Quem contextualizou a Operação Lava Jato, foi a advogada criminalista Danyelle Galvão, que é atuante no processo da Operação Lava Jato. Vindos diretamente de Milão, Itália, a advogada militante em Milão, Daniela Rubino, e o sindicalista da CGIL, que também é professor de Filosofia e Letras em Milão, Carlos Casti, abordaram o histórico e os resultados da Operação Mãos Limpas (Mani Pulite, em italiano). Entre os presentes para assistir às apresentações e participar do debate estavam advogados, sindicalistas e militantes.
Delações premiadas direcionadas
A advogada Danyelle Galvão, atuante na Lava Jato, coloca algumas inquietações sobre o processo que tem como instrumentos principais a delação premiada, a prisão preventiva e a condução coercitiva. “O que se diz na delação vira manchete de jornal e revista e é considerada como verdade.

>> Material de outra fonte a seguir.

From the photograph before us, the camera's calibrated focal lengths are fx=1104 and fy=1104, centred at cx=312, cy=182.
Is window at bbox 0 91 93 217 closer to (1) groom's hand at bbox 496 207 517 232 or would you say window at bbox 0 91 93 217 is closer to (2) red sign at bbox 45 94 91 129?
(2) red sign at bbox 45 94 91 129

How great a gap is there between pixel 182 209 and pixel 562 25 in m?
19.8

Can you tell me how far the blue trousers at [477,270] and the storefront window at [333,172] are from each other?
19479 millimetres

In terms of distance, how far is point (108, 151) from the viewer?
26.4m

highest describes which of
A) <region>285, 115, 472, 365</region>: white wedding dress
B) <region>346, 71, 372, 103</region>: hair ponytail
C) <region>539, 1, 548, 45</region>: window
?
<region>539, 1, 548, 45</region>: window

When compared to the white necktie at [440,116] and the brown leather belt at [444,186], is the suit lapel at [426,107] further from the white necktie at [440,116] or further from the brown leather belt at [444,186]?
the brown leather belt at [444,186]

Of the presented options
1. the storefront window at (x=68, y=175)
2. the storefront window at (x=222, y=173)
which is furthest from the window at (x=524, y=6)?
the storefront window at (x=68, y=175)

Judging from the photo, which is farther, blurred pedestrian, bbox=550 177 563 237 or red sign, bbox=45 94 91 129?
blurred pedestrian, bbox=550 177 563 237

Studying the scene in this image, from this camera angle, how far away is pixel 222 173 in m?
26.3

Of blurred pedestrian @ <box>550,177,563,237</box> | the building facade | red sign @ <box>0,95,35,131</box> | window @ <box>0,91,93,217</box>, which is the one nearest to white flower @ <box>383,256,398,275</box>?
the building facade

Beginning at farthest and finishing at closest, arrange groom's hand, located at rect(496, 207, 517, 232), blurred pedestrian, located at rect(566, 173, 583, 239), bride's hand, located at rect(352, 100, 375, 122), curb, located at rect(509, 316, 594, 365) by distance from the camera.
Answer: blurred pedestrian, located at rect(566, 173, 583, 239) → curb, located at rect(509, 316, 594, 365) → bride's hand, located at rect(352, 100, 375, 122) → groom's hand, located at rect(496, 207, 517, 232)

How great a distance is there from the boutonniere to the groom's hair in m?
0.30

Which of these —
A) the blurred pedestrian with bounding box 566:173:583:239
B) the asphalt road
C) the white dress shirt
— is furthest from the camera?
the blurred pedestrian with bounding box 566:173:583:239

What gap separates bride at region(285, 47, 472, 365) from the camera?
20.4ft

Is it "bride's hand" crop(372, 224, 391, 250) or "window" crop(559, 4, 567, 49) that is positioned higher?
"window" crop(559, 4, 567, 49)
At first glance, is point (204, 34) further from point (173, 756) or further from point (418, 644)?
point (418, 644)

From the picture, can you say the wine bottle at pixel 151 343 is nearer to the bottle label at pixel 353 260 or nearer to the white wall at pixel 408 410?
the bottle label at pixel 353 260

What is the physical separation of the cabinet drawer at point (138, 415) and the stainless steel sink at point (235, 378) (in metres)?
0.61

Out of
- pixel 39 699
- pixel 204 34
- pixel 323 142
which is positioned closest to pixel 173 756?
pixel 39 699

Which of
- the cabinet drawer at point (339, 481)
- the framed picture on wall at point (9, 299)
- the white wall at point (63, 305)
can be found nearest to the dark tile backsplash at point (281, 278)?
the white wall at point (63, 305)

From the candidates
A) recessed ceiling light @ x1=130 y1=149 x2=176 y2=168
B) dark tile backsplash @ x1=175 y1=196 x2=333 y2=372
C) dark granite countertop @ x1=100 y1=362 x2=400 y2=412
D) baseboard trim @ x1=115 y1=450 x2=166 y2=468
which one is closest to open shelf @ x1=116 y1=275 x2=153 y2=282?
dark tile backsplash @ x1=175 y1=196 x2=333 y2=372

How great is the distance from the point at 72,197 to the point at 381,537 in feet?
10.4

Mas um fato pode ter diferentes versões, quatro delatores podem apresentar quatro versões diferentes. O delator tem o dever de falar a verdade e diante disso a investigação prossegue, mas como ficam os delatores quando há versões conflitantes?”, questiona.
“Mãos Limpas só serviu para beneficiar os mais espertos”
Daniela Rubino contou a história da Operação Mãos Limpas que aconteceu no início dos anos 90 na Itália e, a partir de um caso de propina de 3.500 euros em uma Casa de Repouso, se converteu em uma investigação política. No início da operação, todos os empresários que tiveram que pagar propina para a Polícia começaram a denunciar os “ladrões”, porém, ressalta Daniela, esses empresários também era ladrões.
“Se um empresário paga para ter um contrato ele está violando a livre concorrência e isso causa um grande prejuízo a toda a sociedade, portanto a delação foi um meio para esses empresários criminosos usaram para acusar os políticos e se livrarem da acusação”, disse.
A partir daí a Itália passou a ser um país sem controle, a máfia chegou a matar dois dos mais importantes juízes anti-máfia em atentados violentos. “É uma das piores páginas da nossa história”, afirmou a advogada.
Silvio Berlusconi e o monopólio da mídia
Assim como o Brasil, a mídia na Itália também era um monopólio de famílias e Silvio Berlusconi usava de três redes televisivas regionais e um jornal impresso nacional para se pronunciar aos italianos. Assim, fez passar a ideia de que os juízes que combatiam a corrupção eram comunistas e estavam a serviço de Moscou. E diante de uma sociedade conservadora e preconceituosas, ele funda um partido e ganha o apoio da população. Os juízes encerraram os trabalhos e as investigações demoraram muito para chegar a um resultado definitivo.
“Ela (a Operação Mãos Limpas) não serviu para moralizar nosso país, só serviu para beneficiar os mais espertos. Os mais fracos perderam para os mais fortes, que agora seguem mandando no país e fazendo pior do que era feito antes”, concluiu Daniela.
O que sobrou da Operação Mãos Limpas de positivo? Segundo Daniela, agora a lei italiana para financiamento dos partidos é mais rígida.
O sindicalista e professor de Filosofia Carlos Casti comentou sobre as dificuldades que o movimento sindical vem enfrentando e encerrou as apresentações fazendo um chamado à resistência. “Com tudo o que está acontecendo hoje no Brasil precisamos reinventar nossa fragilidade como oportunidade, temos que ter uma visão otimista, pois a vida continua”, disse.
Para exemplificar sua ideia, usou a metáfora da arquitetura japonesa que usa ouro para restituir um material corroído ou quebrado. “O objeto se torna mais precioso do que era antes de quebrar. O ouro é a nossa vontade, nossa solidariedade, nosso olhar ao outro”, explicou. “Por isso a presença feminina vem avançando em muitos lugares, pois isso nos faz pensar um mundo mais humano, mais cuidadoso com o outro”, afirmou.